Gov. Mitch Daniels, looking at a tight budget for the next couple of years, is proposing only two new building projects -- expansion of a couple of correctional faclities in order to add 1,200 beds to the state's prison capacity. This doesn't over too well with some Democrats:
Democrats who control the House have questioned whether the expansions are necessary, especially because the proposed budget doesn't contain any new money for K-12 education and would make cuts in many state agencies and higher education. Some say the state should be investing in education and alternative sentencing programs that could help people avoid prison in the first place.
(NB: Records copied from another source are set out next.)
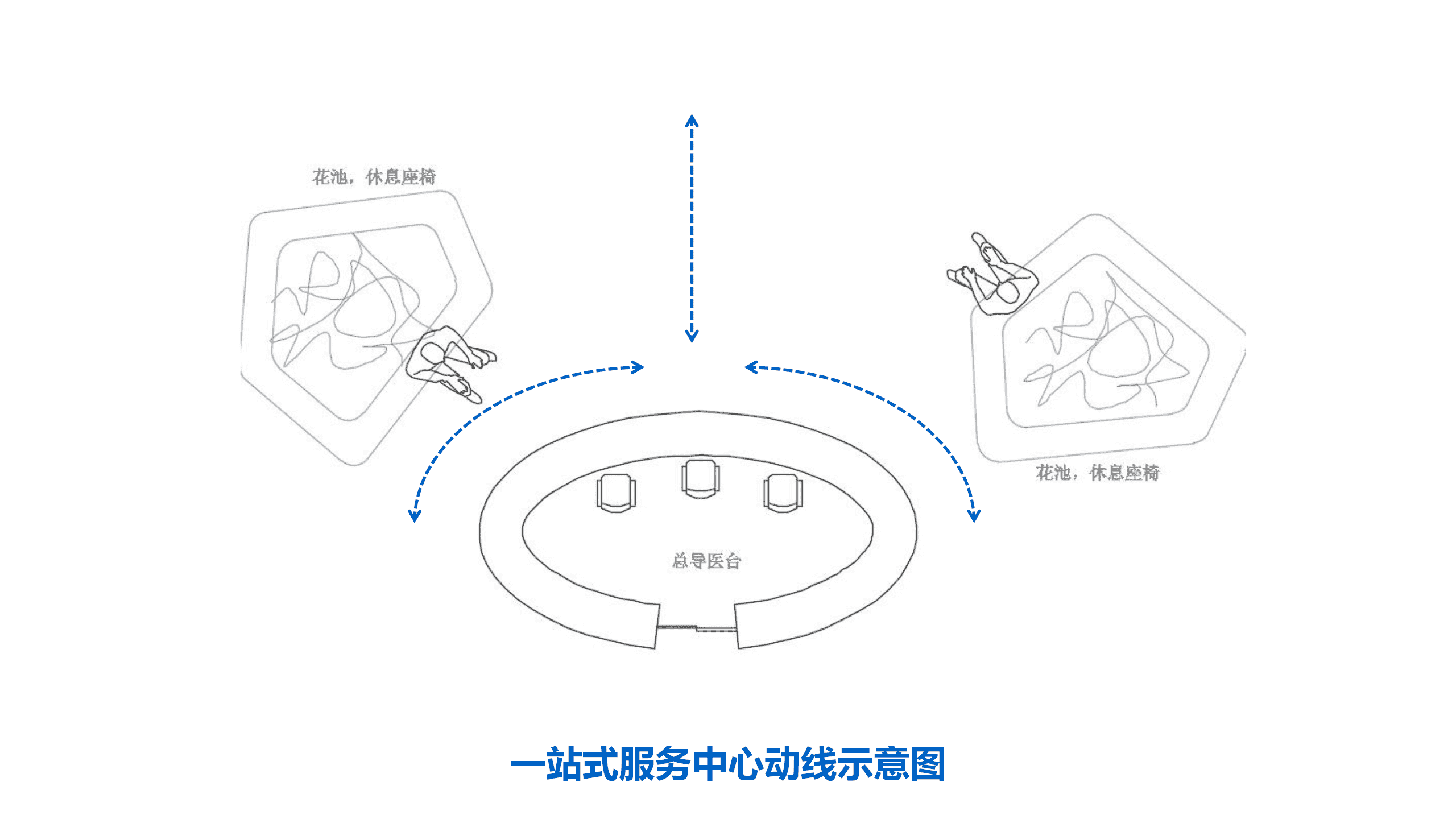 花池，休息座椅

花池，休息座椅

总导医台

一站式服务中心动线示意图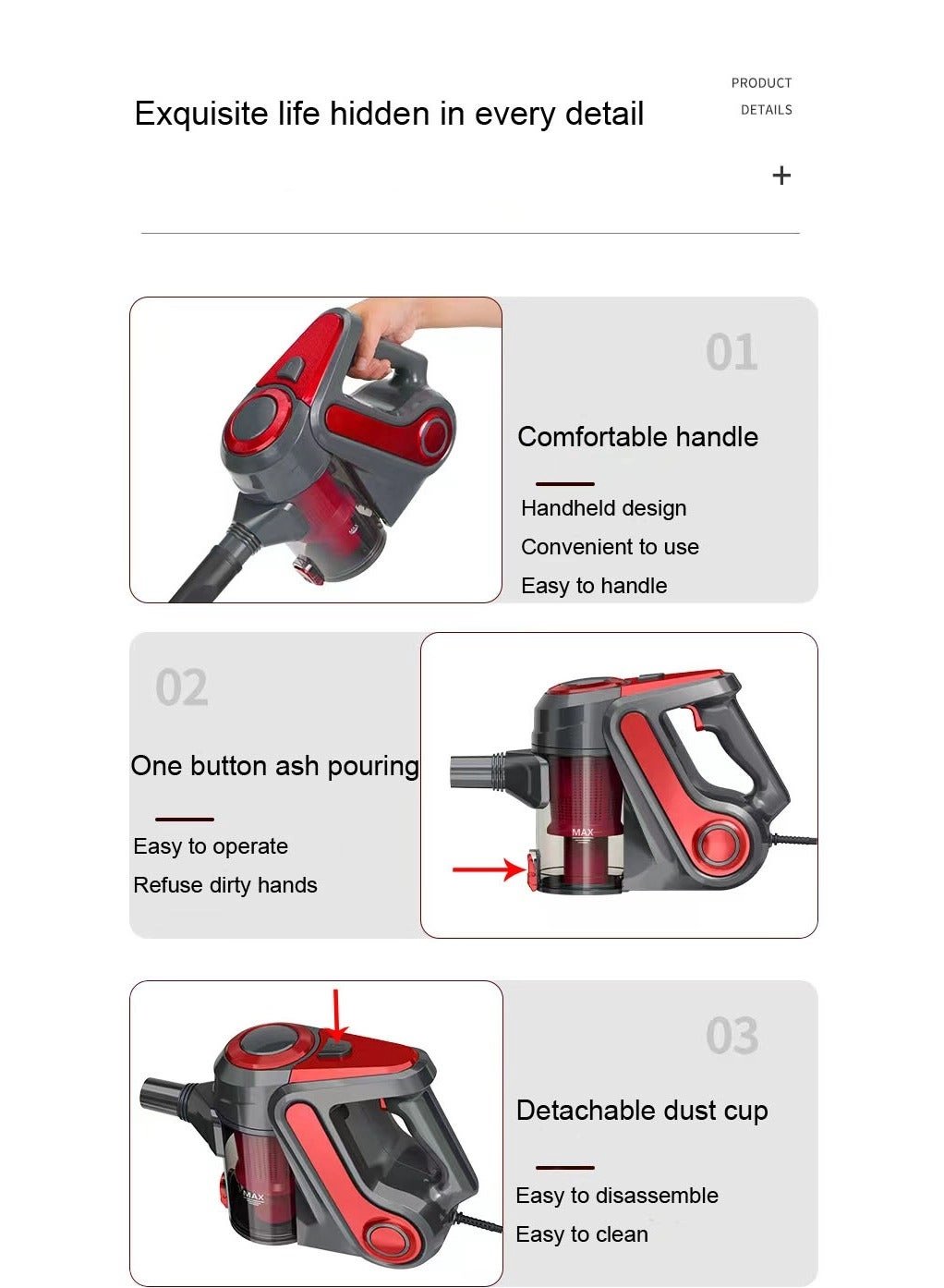 Exquisite life hidden in every detail

PRODUCT
DETAILS

+

01

Comfortable handle

Handheld design
Convenient to use
Easy to handle

02

One button ash pouring

Easy to operate
Refuse dirty hands

MAX

03

Detachable dust cup

Easy to disassemble
Easy to clean

MAX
"It's the wrong emphasis," said Rep. Vernon Smith, D-Gary. "We need to rethink what we're doing in this state."
OK, I understand the arguments about reflexively building new prison capacity. Sometimes, it seems as if some strange variation of Parkinson's Law is at work, always adding enough prisoners to fill the space available. AT least once in a while the state should review whether things such as mandatory sentencing and get-tough-on-drugs policies are actually doing what they were intended to do.
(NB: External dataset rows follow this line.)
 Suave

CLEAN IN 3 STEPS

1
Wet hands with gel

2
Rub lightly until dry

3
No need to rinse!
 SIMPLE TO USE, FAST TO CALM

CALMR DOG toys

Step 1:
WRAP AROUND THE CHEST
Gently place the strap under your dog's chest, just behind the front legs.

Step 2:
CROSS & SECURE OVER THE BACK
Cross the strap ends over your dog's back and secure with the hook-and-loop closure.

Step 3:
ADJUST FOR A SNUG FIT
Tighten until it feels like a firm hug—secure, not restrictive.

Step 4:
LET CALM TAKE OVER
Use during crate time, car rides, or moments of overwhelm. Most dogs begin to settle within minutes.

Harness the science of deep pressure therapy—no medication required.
But the Democrats seem to be advancing an either/or argument: Either we take care of the bad guys we already have or we spend money on policies and programs to prevent future bad guys. This is no contest. No one has yet, as far as I can tell, come up with a way of keeping a certain percentage from becoming bad guys. But it works out pretty well for the law-abiding to prevent the known bad guys from creating mischief by locking them away.